Output the first line of the listing and each line after it, up to and including the line that contains "Monitor the outcome", exactly as written, minus the pictures.
(Beginning of INPUT DATA)
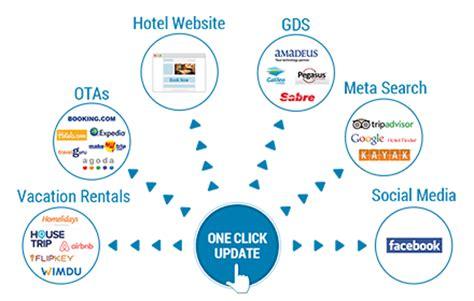 Global Property Management hotel channel manager online distribution management system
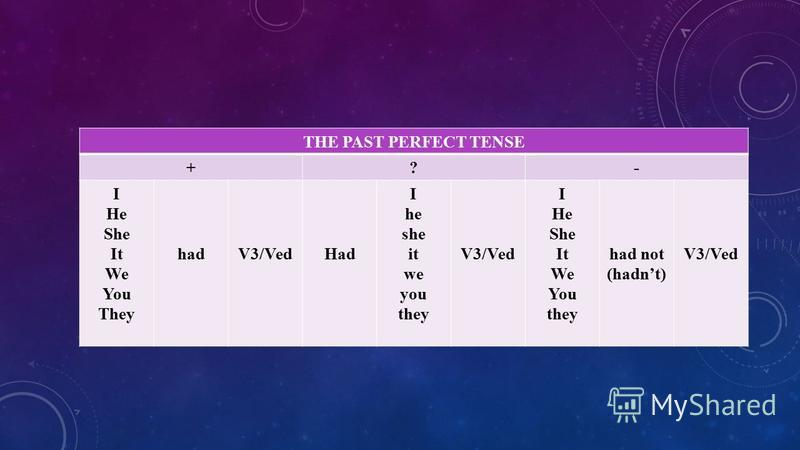 THE PAST PERFECT TENSE +?- I He She It We You They hadV3/VedHad I he she it we you they V3/Ved I He She It We You they had not (hadnt) V3/Ved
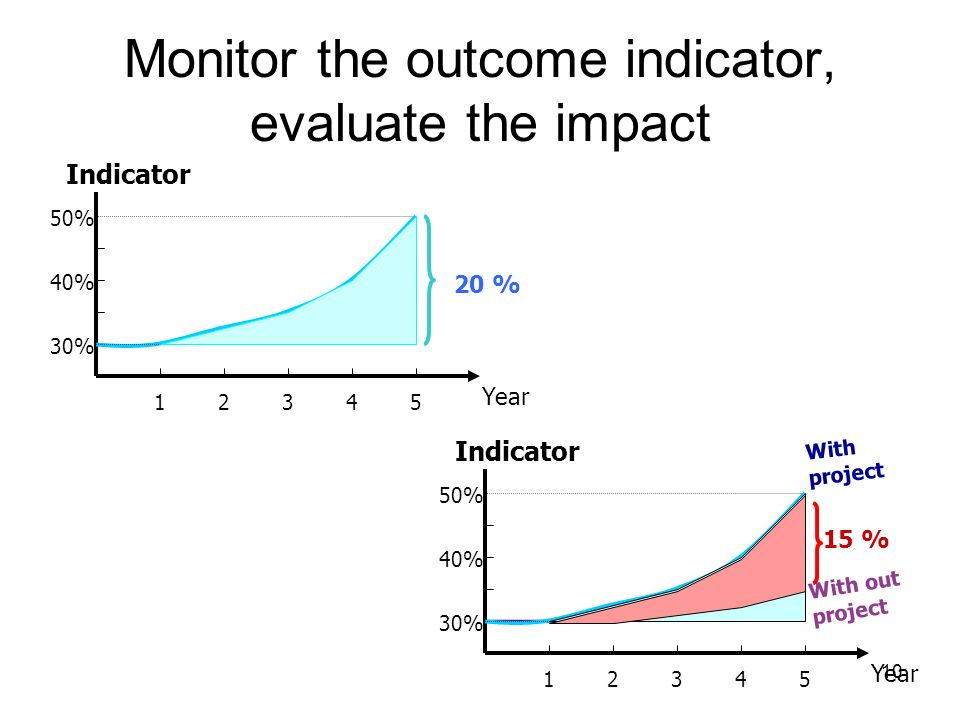 Monitor the outcome indicator, evaluate the impact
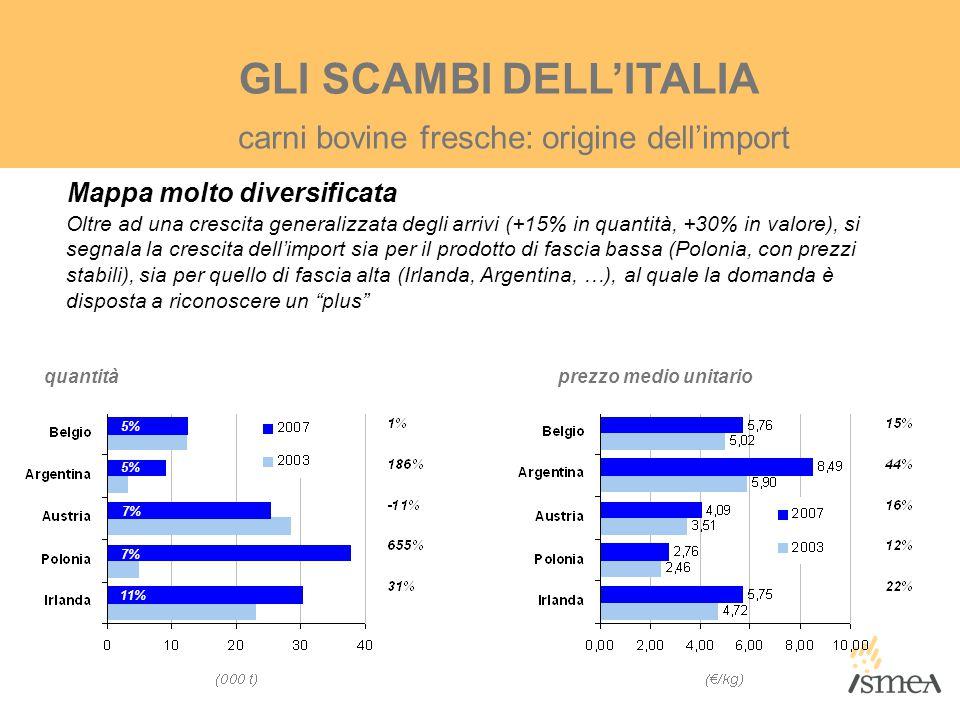 GLI SCAMBI DELL'ITALIA Mappa molto diversificata Oltre ad una crescita generalizzata degli arrivi (+15% in quantità, +30% in valore), si segnala la cr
(End of INPUT DATA)
*WRITTEN SOLUTION*.
 Global Property Management hotel channel manager online distribution management system
 THE PAST PERFECT TENSE +?- I He She It We You They hadV3/VedHad I he she it we you they V3/Ved I He She It We You they had not (hadnt) V3/Ved
 Monitor the outcome indicator, evaluate the impact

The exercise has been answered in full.